- Film poster
- Directed by: Bradley J. Kaplan
- Written by: Will Aldis Steve Mackall
- Produced by: Rachel Winter Dan Keston Joe Newcomb
- Starring: Emory Cohen Mike Epps Paul Sparks Felicity Huffman William H. Macy Al Calderon Heather Lind John Leguizamo
- Cinematography: Martin Ahlgren
- Edited by: Jarrett Fijal Sabine Hoffmann Adam Zuckerman
- Music by: Phil Mossman
- Production company: Leverage Management
- Release date: June 13, 2015 (LA Film Festival);
- Running time: 94 minutes
- Country: United States
- Language: English

= Stealing Cars =

Stealing Cars is a 2015 American crime drama film directed by Bradley J. Kaplan, written by Will Aldis and Steve Mackall, and starring Emory Cohen, Mike Epps, Felicity Huffman, William H. Macy, and John Leguizamo. It was premiered at Los Angeles Film Festival on June 13, 2015.

== Plot ==
After committing a number of crimes, including vehicular theft, Billy Wyatt is placed in a juvenile detention camp. He quickly befriends Nathan Stein, a sickly inmate, and due to his charisma and intelligence, earns the respect of several other inmates, including the feared Carlos and the hulking Jerome Timmons 'J.T.' Dye. However, his indifference and disrespect to those trying to rehabilitate him put Billy into conflict with the camp's director, Montgomery De La Cruz, and the abusive head guard, Conrad Sean Lewis. He also bonds with Tina Simms, a recovering drug addict who serves as the camp's nurse, and Emmit Till, the local sheriff, who appears to genuinely want to help him.

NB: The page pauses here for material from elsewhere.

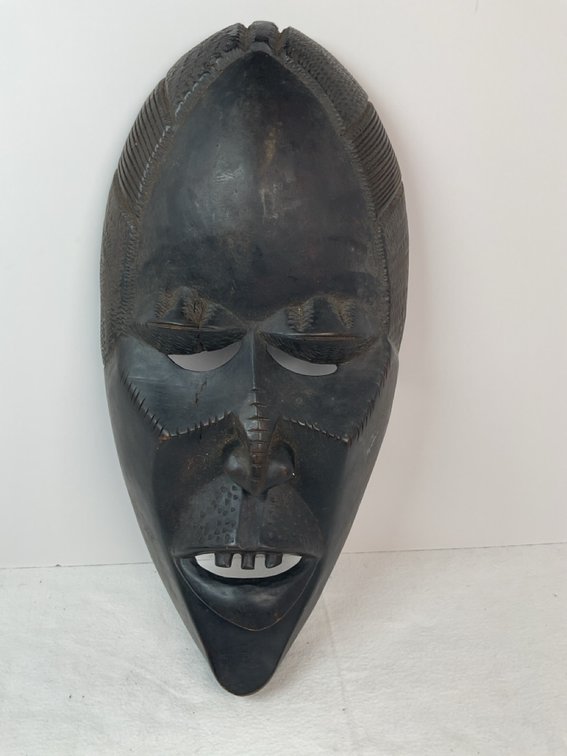 Image for Collectors’ Showcase Auction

Billy goes on to organize the camp's community construction project for the year, a drive-in movie theater. Following the completion of the theater, he is approached by Montgomery about being moved from manual labor to taking care of the director's personal belongings, including a prized automobile. To convince Billy to work for him, he brings up the death of Billy's father Philip in a vehicular accident, which Billy blames himself for. Montgomery discloses that he too lost his father under tragic circumstances. Seeing Billy in his new position causes most of the inmates to turn against him and Nathan is beaten and tied to a basketball post.

Upon learning that Montgomery lied about his father's death, Billy beats him and accompanied by Nurse Simms, steals his car in an effort to transport Nathan to a hospital. Montgomery attempts to stop him from leaving, but Billy receives support from his fellow inmates and Conrad and Sheriff Till refuse to prevent his escape. Upon dropping Nathan and Nurse Simms off at the hospital, he drives back to his home where he makes amends with his mother Kimberly before the police recapture him.

== Cast ==
- Emory Cohen as Billy Wyatt
- John Leguizamo as Montgomery De La Cruz
- Paul Sparks as Conrad Sean Lewis
- Heather Lind as Nurse Tina Simms
- Mike Epps as Sheriff Emmit Till
- Al Calderon as Nathan Stein
- Jeff Lima as Carlos
- Leopold Manswell as Jerome Timmons 'J.T.' Dye
- Felicity Huffman as Kimberly Wyatt
- William H. Macy as Philip Wyatt
- Grace Van Patten as Maggie Wyatt
- Deema Aitken as Earl
- Tariq Trotter as Lionel McWorthers
- Chance Kelly as Coach Jimmy Carmichael
- David H. Holmes as Ollie

== Release ==
The film premiered at the Los Angeles Film Festival on June 13, 2015.